Orta Çağ'dan beri, mülk sahipleri topluluğunda ortaya çıkabilecek sorunlar bilinmektedir. O zamandan beri, evlerin katlara göre mülkiyeti vardır ve bu evler, anlamlı bir şekilde, hafif alaycı bir ifade olan "Händelhaus", yani "kavga evi" olarak adlandırılmıştır... O zamanlar bile, böyle bir evde, mülk sahipleri topluluğunu karıştıran kavgacı ruhlar bulmak beklenebilirdi.
Tarihsel olarak ilginç olan bir diğer nokta ise, bu kat mülkiyetinin hala var olmasıdır – ancak yavaş yavaş "ortadan kalkmaktadır", çünkü yasama organı, 15.03.1951 tarihli Konut Mülkiyeti ve Sürekli Konut Hakkı Kanunu (WEG) ile "konut mülkiyeti" terimini alternatif olarak yaratmıştır. Bu, İkinci Dünya Savaşı sonrası büyük konut sıkıntısını çözmek için yapılmıştır.

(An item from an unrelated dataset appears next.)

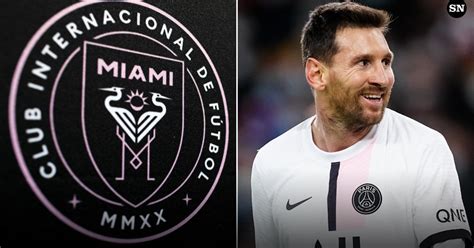 Lionel Messi to Inter Miami: Latest news with PSG ace to join David Beckham MLS club | Sporting News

Federal Yargıtay'ın 5 Nisan 2019 tarihli ve V ZR 339 / 17 numaralı çok güncel bir kararında, apartman mülkiyeti topluluklarına, barış içinde bir arada yaşama imkanı bulunmadığında, topluluktan sorun çıkaranları ihraç etme hakkı tanınmıştır. Karara konu olan davada, apartman sahipleri, yönetim kurulunun isyankar ortakların isteklerine uymaması halinde "önemli nedenlerle" görevden alınacağı tehdidinde bulunmuştu.

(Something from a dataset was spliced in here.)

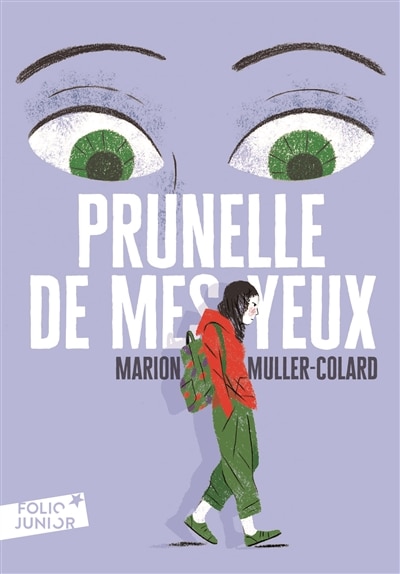 Front cover_Prunelle de mes yeux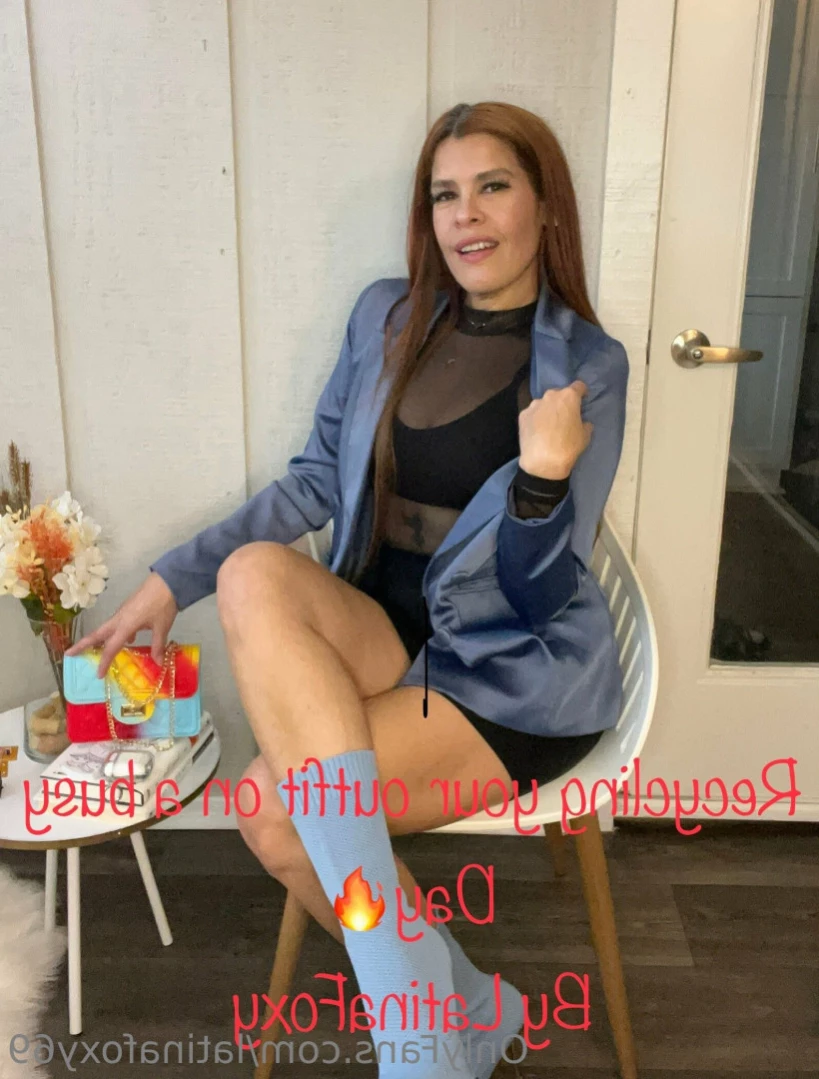 latinafoxy69 Onlyfans leaked photo 12156596 on Hotleaks.tv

Barışçıl apartman sahipleri bunu kabul etmek istememişlerdi, çünkü yönetimden memnunlardı ve onu korumak istiyorlardı. Sonuç olarak, sorun çıkaranlara karşı bir uyarı kararı aldılar. Bunlar ise uyarıya karşı itiraz davası açtılar ve "büyük bir sürpriz" ile karşılaştılar.
BGH, davanın kabul edilebilirliğini tanıdı, ancak uyarı için yerine getirilmesi gereken kriterler karşılandığı için davayı reddetti:
- Sahiplerin kararı herhangi bir usul hatası içermiyordu,
- Öngörülen prosedür izlendi,
- Uyarı konusu davranış, üyelikten çıkarma kararını haklı kılabilir.

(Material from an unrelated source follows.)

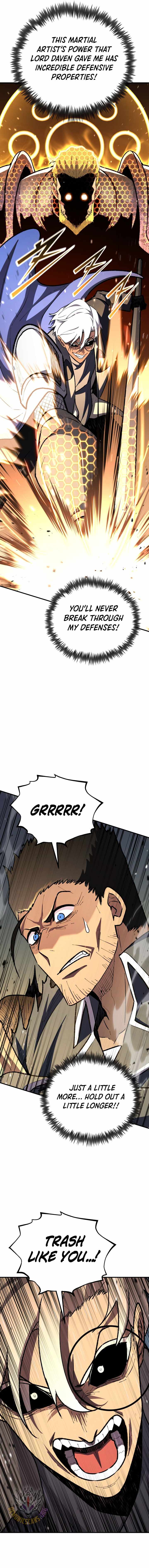 Standard of Reincarnation Chapter 197 - Page 15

- Karar yeterince belirgindir.
Federal Yargıtay, uyarı kararının haklı olduğunu tespit etti. Rahatsızlık verenler, idareye başvuruda bulunma hakkını kullanmaya haklıydılar. Bu hak, her daire sahibine aittir.
Ancak, karara konu olan davada bu hak, hukuki suistimal yoluyla kullanılmıştır. Davacının tek amacının, yönetimsiz bir durum yaratmak olduğu kanıtlanmıştır; bu, apartman mülkiyeti ile ilgisiz ve apartman mülkiyetine aykırıdır. Böylece, hukuki suistimal gerçeği ortaya çıkmıştır.
Diğer mal sahipleri bu talebe karşı haklı olarak direnmişlerdir. Mal sahipleri topluluğu, § 18 WEG uyarınca, davacıdan konut mülkiyetinin satışını talep edebilir.